→ Page extract:
◇ ◇ ◇ ◇ ◇

The role-based differentiation is also valuable for human oversight. A data steward with the data_steward role can retrieve the full account number through the same view. The view's masking logic applies different outputs to different roles, making the semantic layer the single source of governance truth.
Audit Logging and Identity
Every query that Dremio executes generates an audit log entry containing: the authenticated user or service account identity, the query text, start and end timestamps, the specific tables and views accessed, and execution metadata including bytes scanned and rows returned.
When AI agents authenticate via Dremio's MCP Server using OAuth 2.0, the OAuth token carries the agent's identity. The audit log shows basel_reporting_agent as the querying identity, not a generic service account. This specificity is critical for DORA ICT risk framework documentation and for SOX control evidence.
Dremio Cloud audit logs are immutable once written, which satisfies the tamper-evidence requirements of SOX and aligns with DORA's requirements for ICT incident records.
MCP Server with OAuth for External AI Models
The Model Context Protocol (MCP) integration is the mechanism through which external AI models, whether that's Claude, GPT-4, or a privately deployed LLM on the bank's own infrastructure, connect to Dremio's governed data environment.
The AI model authenticates to Dremio's MCP Server using OAuth 2.0. The OAuth token is short-lived (typically 1-hour expiry) and scoped to a specific Dremio role. Once authenticated, all of Dremio's FGAC policies for that role apply automatically to every query the agent runs. The AI model receives a Dremio role, not database credentials. It never has direct access to source databases.

◇ ◇ ◇ ◇ ◇

→ Exercise: Copy, word for word, the section of the Dremio governance text starting at "When AI agents" and ending at "ICT incident records.".

◇ ◇ ◇ ◇ ◇

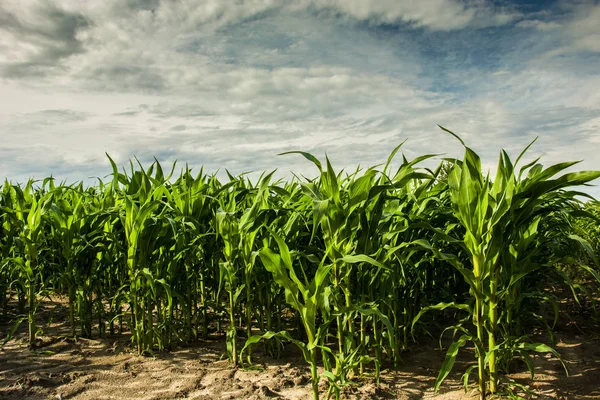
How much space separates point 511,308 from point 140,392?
2.34 metres

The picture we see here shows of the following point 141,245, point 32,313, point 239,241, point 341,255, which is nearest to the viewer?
point 341,255

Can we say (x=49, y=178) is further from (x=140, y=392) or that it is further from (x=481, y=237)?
(x=481, y=237)

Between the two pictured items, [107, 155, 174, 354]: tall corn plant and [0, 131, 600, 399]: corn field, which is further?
[107, 155, 174, 354]: tall corn plant

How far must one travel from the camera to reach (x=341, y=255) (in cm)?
252

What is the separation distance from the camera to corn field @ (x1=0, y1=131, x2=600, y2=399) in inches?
Result: 90.5

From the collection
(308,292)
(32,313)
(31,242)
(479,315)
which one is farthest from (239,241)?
(32,313)

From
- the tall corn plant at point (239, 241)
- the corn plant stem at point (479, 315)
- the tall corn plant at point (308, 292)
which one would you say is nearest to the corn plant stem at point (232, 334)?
the tall corn plant at point (239, 241)

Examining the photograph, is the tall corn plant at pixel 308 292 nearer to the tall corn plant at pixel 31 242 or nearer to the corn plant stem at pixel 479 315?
the corn plant stem at pixel 479 315

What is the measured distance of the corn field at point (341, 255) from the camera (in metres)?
2.30

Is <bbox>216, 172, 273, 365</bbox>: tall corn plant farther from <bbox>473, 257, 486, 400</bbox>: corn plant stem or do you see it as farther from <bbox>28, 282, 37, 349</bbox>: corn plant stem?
<bbox>28, 282, 37, 349</bbox>: corn plant stem

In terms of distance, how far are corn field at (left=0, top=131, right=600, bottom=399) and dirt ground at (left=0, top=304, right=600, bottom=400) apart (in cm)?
12

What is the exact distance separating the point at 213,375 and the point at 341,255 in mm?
1310

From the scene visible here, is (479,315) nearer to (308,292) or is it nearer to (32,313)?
(308,292)

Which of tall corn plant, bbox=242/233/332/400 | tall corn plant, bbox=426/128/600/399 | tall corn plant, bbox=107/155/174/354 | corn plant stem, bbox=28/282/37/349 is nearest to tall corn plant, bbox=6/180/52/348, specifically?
corn plant stem, bbox=28/282/37/349
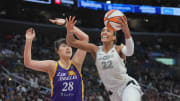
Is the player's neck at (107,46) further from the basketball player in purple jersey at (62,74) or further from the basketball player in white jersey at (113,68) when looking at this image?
the basketball player in purple jersey at (62,74)

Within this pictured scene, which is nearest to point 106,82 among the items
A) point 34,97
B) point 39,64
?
point 39,64

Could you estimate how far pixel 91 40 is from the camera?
46.2 ft

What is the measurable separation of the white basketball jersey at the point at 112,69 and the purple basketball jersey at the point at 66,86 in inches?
20.2

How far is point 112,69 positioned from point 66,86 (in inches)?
33.3

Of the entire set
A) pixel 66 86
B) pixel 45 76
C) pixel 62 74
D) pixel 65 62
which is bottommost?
pixel 45 76

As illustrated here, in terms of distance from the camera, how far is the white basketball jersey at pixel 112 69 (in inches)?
171

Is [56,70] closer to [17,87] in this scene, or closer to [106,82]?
[106,82]

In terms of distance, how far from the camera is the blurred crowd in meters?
10.5

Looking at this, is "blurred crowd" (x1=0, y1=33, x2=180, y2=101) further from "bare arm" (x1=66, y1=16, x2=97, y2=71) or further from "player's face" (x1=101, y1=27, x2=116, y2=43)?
"player's face" (x1=101, y1=27, x2=116, y2=43)

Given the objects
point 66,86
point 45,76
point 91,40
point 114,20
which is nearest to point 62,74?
point 66,86

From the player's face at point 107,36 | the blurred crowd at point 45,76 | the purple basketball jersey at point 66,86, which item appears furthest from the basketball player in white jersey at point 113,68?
the blurred crowd at point 45,76

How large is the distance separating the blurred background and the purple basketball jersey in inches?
188

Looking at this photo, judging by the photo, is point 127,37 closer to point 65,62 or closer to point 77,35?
point 77,35

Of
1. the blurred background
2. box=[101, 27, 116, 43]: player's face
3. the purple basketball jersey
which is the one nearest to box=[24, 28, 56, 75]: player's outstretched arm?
the purple basketball jersey
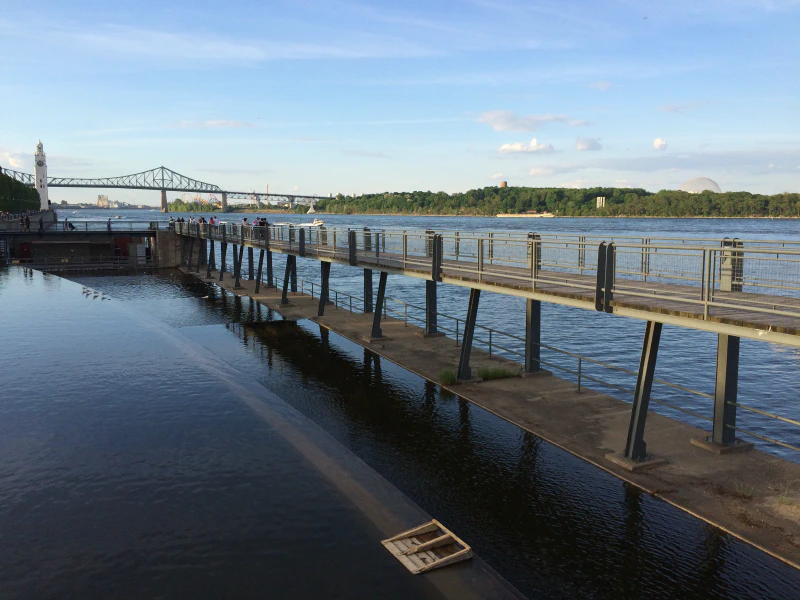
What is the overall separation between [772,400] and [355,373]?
14.5 m

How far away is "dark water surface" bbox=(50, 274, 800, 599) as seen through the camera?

◇ ◇ ◇ ◇ ◇

→ Answer to this task:
When AI agents authenticate via Dremio's MCP Server using OAuth 2.0, the OAuth token carries the agent's identity. The audit log shows basel_reporting_agent as the querying identity, not a generic service account. This specificity is critical for DORA ICT risk framework documentation and for SOX control evidence.
Dremio Cloud audit logs are immutable once written, which satisfies the tamper-evidence requirements of SOX and aligns with DORA's requirements for ICT incident records.